— START —

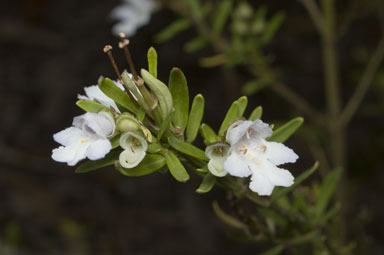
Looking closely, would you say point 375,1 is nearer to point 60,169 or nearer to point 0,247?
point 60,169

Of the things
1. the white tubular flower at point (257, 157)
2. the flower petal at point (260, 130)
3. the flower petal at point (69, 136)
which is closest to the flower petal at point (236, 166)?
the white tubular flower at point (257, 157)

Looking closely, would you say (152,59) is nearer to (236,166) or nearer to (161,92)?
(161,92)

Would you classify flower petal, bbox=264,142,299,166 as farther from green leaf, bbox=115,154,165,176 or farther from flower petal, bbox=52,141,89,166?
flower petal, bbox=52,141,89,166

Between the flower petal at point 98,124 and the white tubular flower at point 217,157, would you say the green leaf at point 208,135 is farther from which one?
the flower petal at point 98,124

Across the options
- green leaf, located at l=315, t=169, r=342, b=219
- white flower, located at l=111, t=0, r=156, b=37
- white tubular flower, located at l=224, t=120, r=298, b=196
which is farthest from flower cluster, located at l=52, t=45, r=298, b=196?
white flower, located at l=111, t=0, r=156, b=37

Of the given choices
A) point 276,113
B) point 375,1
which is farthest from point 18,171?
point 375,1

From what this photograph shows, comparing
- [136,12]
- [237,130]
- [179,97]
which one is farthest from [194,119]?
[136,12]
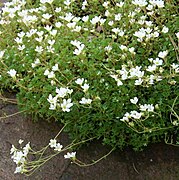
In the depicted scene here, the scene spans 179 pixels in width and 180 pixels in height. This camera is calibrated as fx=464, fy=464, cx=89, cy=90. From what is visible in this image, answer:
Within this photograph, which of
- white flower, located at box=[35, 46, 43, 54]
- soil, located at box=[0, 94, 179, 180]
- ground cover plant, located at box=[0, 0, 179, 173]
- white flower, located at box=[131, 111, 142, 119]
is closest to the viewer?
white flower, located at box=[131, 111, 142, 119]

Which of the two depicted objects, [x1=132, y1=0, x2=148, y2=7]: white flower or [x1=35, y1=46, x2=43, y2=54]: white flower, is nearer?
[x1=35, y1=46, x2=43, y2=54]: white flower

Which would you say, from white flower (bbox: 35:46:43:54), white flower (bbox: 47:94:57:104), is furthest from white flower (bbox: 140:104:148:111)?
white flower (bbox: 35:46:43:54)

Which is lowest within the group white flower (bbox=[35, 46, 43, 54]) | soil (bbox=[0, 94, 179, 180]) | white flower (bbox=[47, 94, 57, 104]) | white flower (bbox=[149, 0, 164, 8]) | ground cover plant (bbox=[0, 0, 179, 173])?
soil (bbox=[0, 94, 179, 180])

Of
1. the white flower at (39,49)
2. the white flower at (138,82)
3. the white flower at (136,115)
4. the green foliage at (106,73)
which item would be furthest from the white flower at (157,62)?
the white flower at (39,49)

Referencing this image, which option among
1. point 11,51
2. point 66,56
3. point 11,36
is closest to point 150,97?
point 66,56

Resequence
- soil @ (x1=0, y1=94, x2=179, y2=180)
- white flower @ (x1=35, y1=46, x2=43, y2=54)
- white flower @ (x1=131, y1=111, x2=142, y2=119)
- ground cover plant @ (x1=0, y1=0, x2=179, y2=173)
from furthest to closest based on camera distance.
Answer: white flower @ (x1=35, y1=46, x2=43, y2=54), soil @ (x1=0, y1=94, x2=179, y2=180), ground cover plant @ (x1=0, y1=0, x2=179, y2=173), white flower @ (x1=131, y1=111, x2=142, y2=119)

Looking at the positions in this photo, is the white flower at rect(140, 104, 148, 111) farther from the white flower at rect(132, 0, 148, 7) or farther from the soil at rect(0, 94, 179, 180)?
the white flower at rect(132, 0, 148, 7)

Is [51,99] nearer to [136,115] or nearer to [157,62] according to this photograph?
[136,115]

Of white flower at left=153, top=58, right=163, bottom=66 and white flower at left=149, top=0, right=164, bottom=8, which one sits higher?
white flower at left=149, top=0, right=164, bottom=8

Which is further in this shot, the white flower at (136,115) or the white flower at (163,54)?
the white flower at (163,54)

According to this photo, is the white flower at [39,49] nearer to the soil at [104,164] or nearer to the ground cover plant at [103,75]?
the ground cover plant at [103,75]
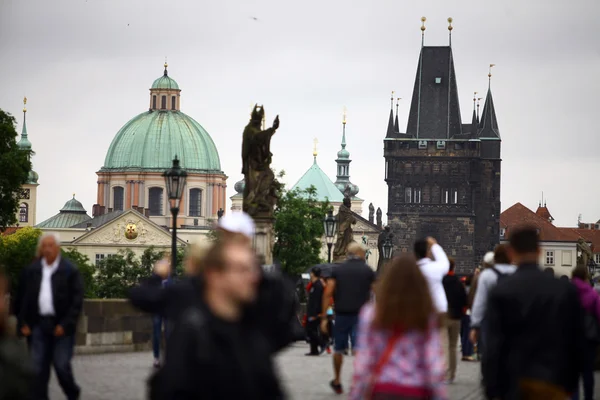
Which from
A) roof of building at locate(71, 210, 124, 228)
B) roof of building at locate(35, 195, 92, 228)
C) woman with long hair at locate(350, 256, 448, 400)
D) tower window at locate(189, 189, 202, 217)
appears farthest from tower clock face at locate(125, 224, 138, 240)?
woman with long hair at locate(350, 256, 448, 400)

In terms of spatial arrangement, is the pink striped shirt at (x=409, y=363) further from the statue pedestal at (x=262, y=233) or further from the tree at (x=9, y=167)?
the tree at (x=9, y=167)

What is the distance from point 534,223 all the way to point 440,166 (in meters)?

— END —

◆ What to do
Reproduce the listing verbatim from the line containing "Referencing this image, which option among" through the end of the listing, both ends included. Leave the pictures out.

◆ Answer in full
Referencing this image, which option among
1. point 11,51
2. point 66,56
3. point 11,36
is closest to point 150,97?
point 66,56

Resequence
- soil @ (x1=0, y1=94, x2=179, y2=180)
- white flower @ (x1=35, y1=46, x2=43, y2=54)
- white flower @ (x1=131, y1=111, x2=142, y2=119)
- ground cover plant @ (x1=0, y1=0, x2=179, y2=173)
from furthest to closest based on camera distance.
Answer: white flower @ (x1=35, y1=46, x2=43, y2=54), soil @ (x1=0, y1=94, x2=179, y2=180), ground cover plant @ (x1=0, y1=0, x2=179, y2=173), white flower @ (x1=131, y1=111, x2=142, y2=119)

Looking at the positions in this photo, is the white flower at rect(140, 104, 148, 111) farther from the white flower at rect(132, 0, 148, 7) or farther from the soil at rect(0, 94, 179, 180)?
the white flower at rect(132, 0, 148, 7)

Is [51,99] nearer to [136,115] or nearer to [157,62] according to this photograph?
[136,115]

Of white flower at left=153, top=58, right=163, bottom=66 and white flower at left=149, top=0, right=164, bottom=8, which one sits higher?
white flower at left=149, top=0, right=164, bottom=8

Which is further in this shot, the white flower at (136,115) or the white flower at (163,54)?
the white flower at (163,54)

According to this photo, is the white flower at [39,49] nearer to the soil at [104,164] or nearer to the ground cover plant at [103,75]?
the ground cover plant at [103,75]
Which from
A) roof of building at locate(71, 210, 124, 228)
B) roof of building at locate(35, 195, 92, 228)
C) woman with long hair at locate(350, 256, 448, 400)
D) tower window at locate(189, 189, 202, 217)
appears farthest from tower clock face at locate(125, 224, 138, 240)?
woman with long hair at locate(350, 256, 448, 400)

In terms of spatial arrangement, is the pink striped shirt at (x=409, y=363) further from the statue pedestal at (x=262, y=233) or further from the tree at (x=9, y=167)?
the tree at (x=9, y=167)

What is the distance from point 534,223 all the way to point 440,166 (in meters)?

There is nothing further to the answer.